Versions (relevant - OpenSearch/Dashboard/Server OS/Browser):
Opensearch Version 2.6.0
Describe the issue:
I launched a single-node Opensearch on EC2 instance and the service stopped with an this log level WARN and ERROR
[2023-10-16T08:40:21,922][WARN ][o.o.m.f.FsHealthService ] [<node_name>] health check of [/var/lib/opensearch/nodes/0] took [223936ms] which is above the warn threshold of [5s]
[2023-10-16T08:40:22,067][ERROR][o.o.m.f.FsHealthService ] [<node_name>] health check of [/var/lib/opensearch/nodes/0] failed, took [223936ms] which is above the healthy threshold of [1m]
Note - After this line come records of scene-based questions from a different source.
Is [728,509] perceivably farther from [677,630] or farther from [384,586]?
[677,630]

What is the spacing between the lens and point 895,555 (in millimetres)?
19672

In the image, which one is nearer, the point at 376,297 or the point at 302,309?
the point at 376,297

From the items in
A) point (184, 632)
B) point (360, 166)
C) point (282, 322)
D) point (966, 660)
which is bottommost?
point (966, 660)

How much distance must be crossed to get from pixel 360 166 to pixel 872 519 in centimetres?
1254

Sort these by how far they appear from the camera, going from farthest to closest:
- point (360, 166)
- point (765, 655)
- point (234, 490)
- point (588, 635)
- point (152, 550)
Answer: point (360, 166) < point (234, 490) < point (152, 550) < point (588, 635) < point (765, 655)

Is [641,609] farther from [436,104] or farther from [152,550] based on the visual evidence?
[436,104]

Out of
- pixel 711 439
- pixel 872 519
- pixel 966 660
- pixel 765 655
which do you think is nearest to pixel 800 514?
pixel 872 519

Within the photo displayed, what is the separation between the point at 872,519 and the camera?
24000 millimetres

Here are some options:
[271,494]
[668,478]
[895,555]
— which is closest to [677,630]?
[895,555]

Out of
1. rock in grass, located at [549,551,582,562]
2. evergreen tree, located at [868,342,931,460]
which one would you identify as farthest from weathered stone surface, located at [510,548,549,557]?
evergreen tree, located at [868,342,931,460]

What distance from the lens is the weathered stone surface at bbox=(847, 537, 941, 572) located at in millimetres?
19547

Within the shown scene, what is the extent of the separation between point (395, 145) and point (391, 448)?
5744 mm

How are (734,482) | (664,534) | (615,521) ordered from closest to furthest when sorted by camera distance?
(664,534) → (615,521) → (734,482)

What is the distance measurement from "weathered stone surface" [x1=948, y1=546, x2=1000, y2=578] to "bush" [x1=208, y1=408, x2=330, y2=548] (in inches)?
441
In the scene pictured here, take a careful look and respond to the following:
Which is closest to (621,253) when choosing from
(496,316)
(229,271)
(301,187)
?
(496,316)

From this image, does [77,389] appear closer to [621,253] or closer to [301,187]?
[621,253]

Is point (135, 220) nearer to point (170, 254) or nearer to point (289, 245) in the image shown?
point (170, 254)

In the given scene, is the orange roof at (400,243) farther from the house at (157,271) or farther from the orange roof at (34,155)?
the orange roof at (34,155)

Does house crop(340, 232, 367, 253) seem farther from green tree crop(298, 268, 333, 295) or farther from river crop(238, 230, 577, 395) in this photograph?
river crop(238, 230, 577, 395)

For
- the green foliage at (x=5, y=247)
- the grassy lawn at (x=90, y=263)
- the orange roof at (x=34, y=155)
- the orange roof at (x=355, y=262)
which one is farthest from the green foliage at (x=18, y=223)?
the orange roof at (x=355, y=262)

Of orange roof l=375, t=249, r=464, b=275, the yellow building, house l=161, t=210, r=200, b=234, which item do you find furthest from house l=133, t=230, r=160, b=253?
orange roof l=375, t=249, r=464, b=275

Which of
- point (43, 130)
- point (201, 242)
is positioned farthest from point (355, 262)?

After restarting the EC2 instance, the opensearch resumed again.
Looking at this elasticsearch forum page, who seems to have had a similar problem, it seems that the disks are performing very poorly and perhaps overloaded.
Based on the cat allocation opensearch documentation, I checked the allocation of disk space with this command
GET _cat/allocation?v=true&h=node,shards,disk.*
and received this result
node shards disk.indices disk.used disk.avail disk.total disk.percent
<node_name> 230 7.9gb 39.1gb 40.8gb 79.9gb 48
UNASSIGNED 209
the node seems to be using 48% of disk space.
First, is this the way to find out the cause of the problem? What are the steps I need to take to avoid the error from happening again?
Any help/direction helps, thank you beforehand.